Head of auctioneering body warns against property tax
THE NEWS that a valuation-based property tax is set to be in place by the middle of next year was met with a mixed reaction yesterday.
Liam O’Donnell, president of the Institute of Professional Auctioneers and Valuers, described the introduction of a property tax at this juncture as “absolutely crazy”.
“Undoubtedly it will cause problems. It will certainly affect the recovery of the property market,” he said.
Mr O’Donnell, whose organisation represents 900 auctioneers and valuers in the Republic, said: “We have people in negative equity and people struggling to pay mortgages. It just can’t be right to consider levying these people with an additional tax.”
Describing the tax as “selective”, he said: “It’s taxing only the people who have gone to the trouble of buying and arranging mortgages. They probably have families and have spent on education . . . There is so much coming down the track with water charges, another tax is not going to help anybody. It’s certainly not going to help the property market.”
Roland O’Connell, president of the Society of Chartered Surveyors Ireland, said his organisation “could see the sense and fairness of having a residential property tax in lieu of stamp duty”.
He said compared with stamp duty a property tax was “relatively predictable, stable and fair, which we believe is better for everybody”.
He said the fairest way to levy the tax “might turn out to be a combination of methods, such as 50 per cent to size and 50 per cent to value”.
He said exemptions would have to be made for the elderly and those on lower incomes.
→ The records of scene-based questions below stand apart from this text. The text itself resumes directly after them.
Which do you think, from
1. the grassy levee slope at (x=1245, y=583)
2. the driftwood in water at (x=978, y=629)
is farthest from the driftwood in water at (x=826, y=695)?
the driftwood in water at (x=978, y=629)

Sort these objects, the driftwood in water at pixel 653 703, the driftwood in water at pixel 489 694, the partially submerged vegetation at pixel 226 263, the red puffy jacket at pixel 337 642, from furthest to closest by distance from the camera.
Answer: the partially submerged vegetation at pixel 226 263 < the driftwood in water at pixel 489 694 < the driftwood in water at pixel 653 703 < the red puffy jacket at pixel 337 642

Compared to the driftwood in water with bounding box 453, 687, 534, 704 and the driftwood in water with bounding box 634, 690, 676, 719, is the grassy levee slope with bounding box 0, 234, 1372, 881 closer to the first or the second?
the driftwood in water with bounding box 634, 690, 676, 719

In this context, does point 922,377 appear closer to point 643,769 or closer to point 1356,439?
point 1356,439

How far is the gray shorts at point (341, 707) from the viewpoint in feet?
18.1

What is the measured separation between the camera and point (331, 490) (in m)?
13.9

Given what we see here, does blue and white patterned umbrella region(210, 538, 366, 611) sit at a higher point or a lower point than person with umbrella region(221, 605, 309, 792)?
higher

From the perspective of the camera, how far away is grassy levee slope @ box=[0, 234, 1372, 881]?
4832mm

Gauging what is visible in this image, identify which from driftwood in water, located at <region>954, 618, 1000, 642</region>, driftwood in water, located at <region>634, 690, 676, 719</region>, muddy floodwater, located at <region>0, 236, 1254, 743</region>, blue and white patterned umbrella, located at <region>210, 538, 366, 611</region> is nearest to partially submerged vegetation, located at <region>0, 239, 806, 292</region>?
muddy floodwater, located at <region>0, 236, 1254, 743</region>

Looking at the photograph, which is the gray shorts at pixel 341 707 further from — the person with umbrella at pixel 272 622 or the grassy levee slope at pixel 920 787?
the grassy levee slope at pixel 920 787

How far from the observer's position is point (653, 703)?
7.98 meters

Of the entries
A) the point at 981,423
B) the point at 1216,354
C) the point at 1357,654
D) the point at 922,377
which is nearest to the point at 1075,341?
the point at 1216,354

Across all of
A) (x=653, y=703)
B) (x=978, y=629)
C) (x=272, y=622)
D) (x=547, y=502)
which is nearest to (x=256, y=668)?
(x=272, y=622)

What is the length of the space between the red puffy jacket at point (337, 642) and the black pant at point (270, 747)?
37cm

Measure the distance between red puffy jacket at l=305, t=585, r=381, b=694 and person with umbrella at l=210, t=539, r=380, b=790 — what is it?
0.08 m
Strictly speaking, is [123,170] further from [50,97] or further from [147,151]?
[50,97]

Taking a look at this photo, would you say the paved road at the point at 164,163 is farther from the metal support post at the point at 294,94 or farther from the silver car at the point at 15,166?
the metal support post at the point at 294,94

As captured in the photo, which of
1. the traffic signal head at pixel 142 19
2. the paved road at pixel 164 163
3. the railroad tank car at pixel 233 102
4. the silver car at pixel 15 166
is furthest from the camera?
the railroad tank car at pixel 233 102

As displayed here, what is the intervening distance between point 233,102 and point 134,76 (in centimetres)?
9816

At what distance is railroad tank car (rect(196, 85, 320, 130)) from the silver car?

“In principle we agree with this tax in lieu of stamp duty if it’s fairly applied,” he said.
Age Action Ireland said any property tax would “render meaningless the sacrifice of low- and medium-income families who have scrimped to buy homes to pass on to their families while paying very high income tax”.
In a statement, the organisation said to avoid hardship among low-income families any tax should be based on income rather than value “to allow for people whose home has acquired a high market value that does not reflect their income or ability to pay”.
It called for the percentage value the Government is allowed charge against a property to be capped.
It said that this had to be done to protect the property of older people potentially having three charges levied against it: the property tax, the Fair Deal scheme and the proposed community care charge.